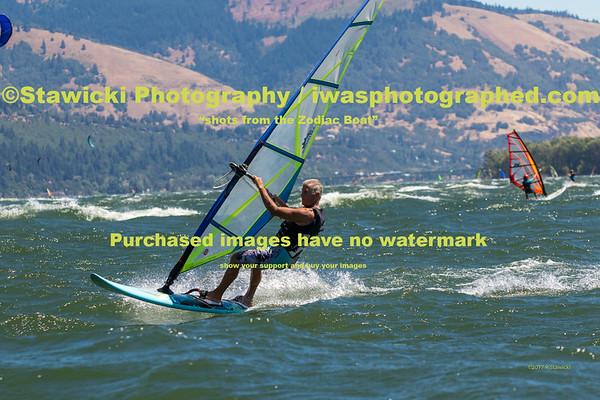 Swell City - Cheap Beach 7 29 17-29-11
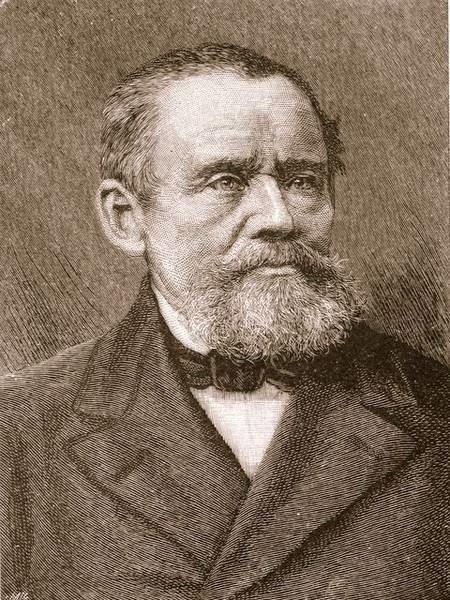 Heinrich Laube Kreis Sprottau poln Szprotawa in Niederschlesien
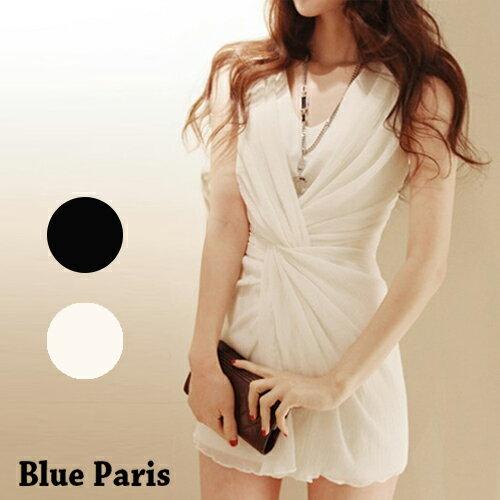 短洋裝 - 韓版氣質無袖捲摺修身連衣裙【29049】藍色巴黎《2色》現貨+預購 0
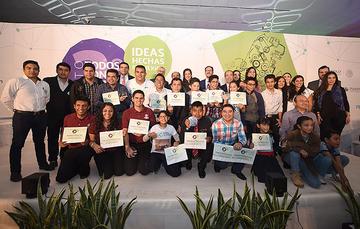 ¡Talento hecho en #México y para #México! #TodosConElMismoChip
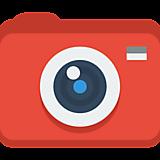 Фотоаппарат красный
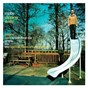 Album Slipping Away de Moby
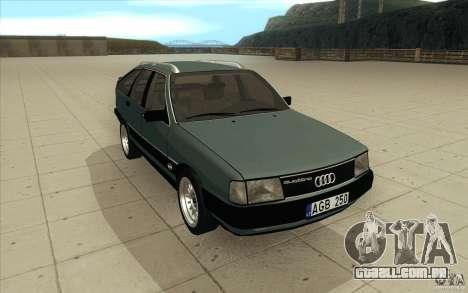 Audi 100 Avant Quattro para GTA San Andreas vista traseira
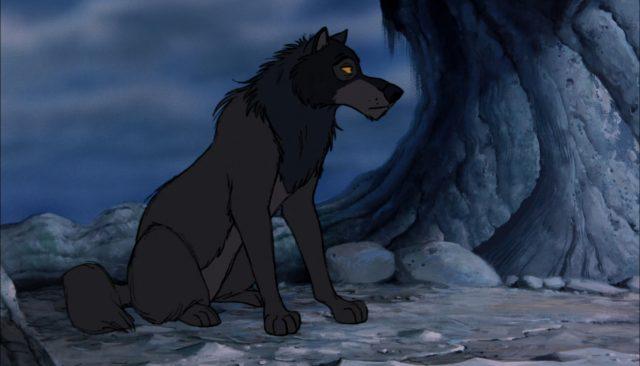 rama loup wolf personnage le livre de la jungle disney book character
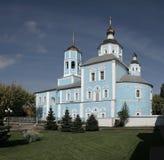 Cathédrale de Smolensky. Belgorod. La Russie. Photographie stock
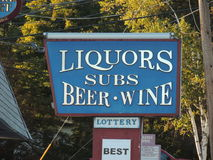 Liquor beer win and subs Stock Photos
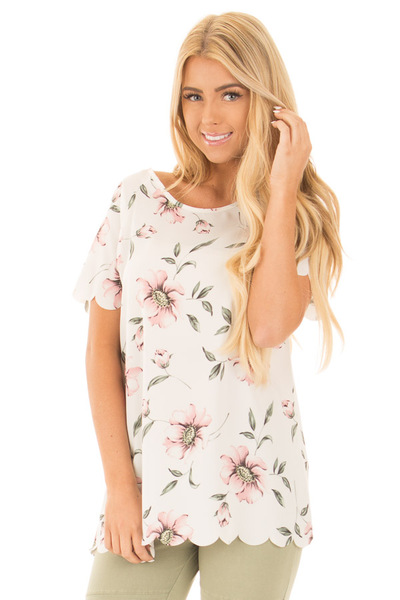 Ivory and Blush Floral Print Scalloped Short Sleeve Blouse front close up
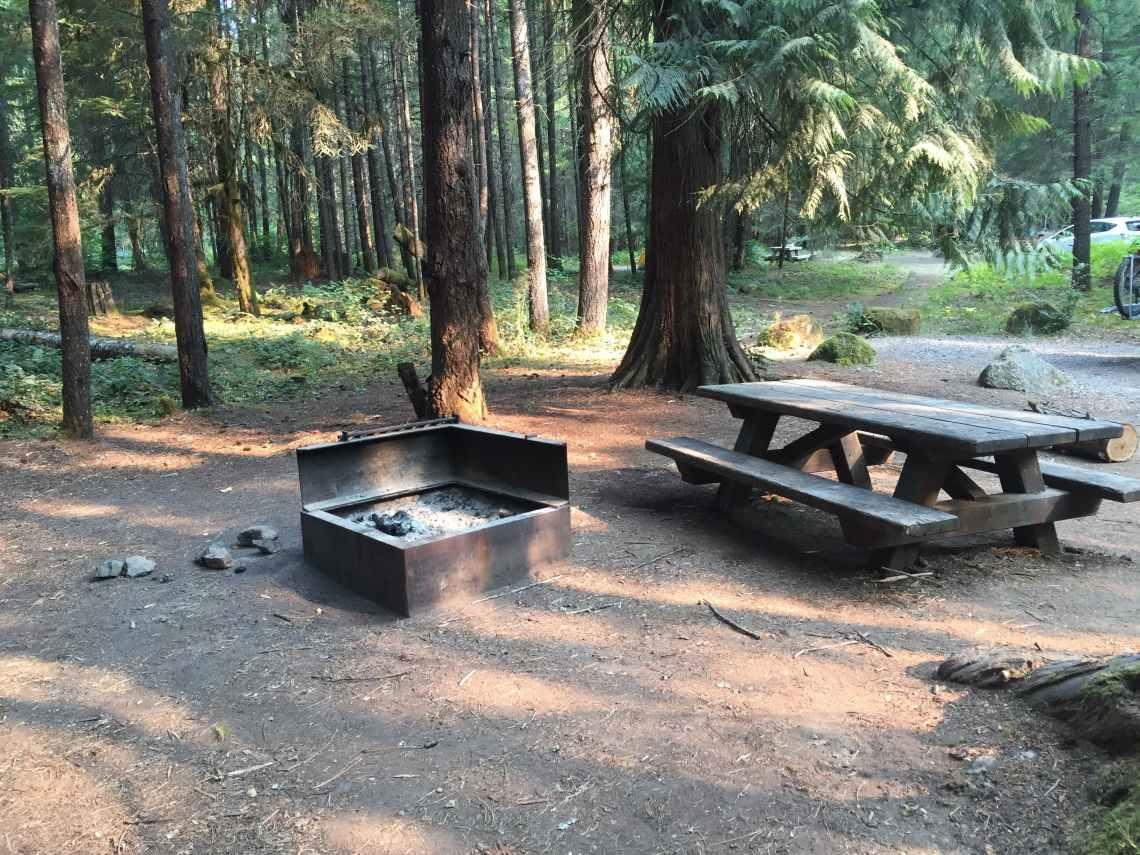 Toketee Lake Campground near umpqua hot springs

--

Repeat verbatim the range of lines that opens at the line containing "短洋裝 - 韓版氣質無袖捲摺修身連衣裙【29049】藍色巴黎《2色》現貨+預購 0" and closes at the last line of the entries, excluding all pictures.

Output of the task:
 短洋裝 - 韓版氣質無袖捲摺修身連衣裙【29049】藍色巴黎《2色》現貨+預購 0
 ¡Talento hecho en #México y para #México! #TodosConElMismoChip
 Фотоаппарат красный
 Album Slipping Away de Moby
 Audi 100 Avant Quattro para GTA San Andreas vista traseira
 rama loup wolf personnage le livre de la jungle disney book character
 Cathédrale de Smolensky. Belgorod. La Russie. Photographie stock
 Liquor beer win and subs Stock Photos
 Ivory and Blush Floral Print Scalloped Short Sleeve Blouse front close up
 Toketee Lake Campground near umpqua hot springs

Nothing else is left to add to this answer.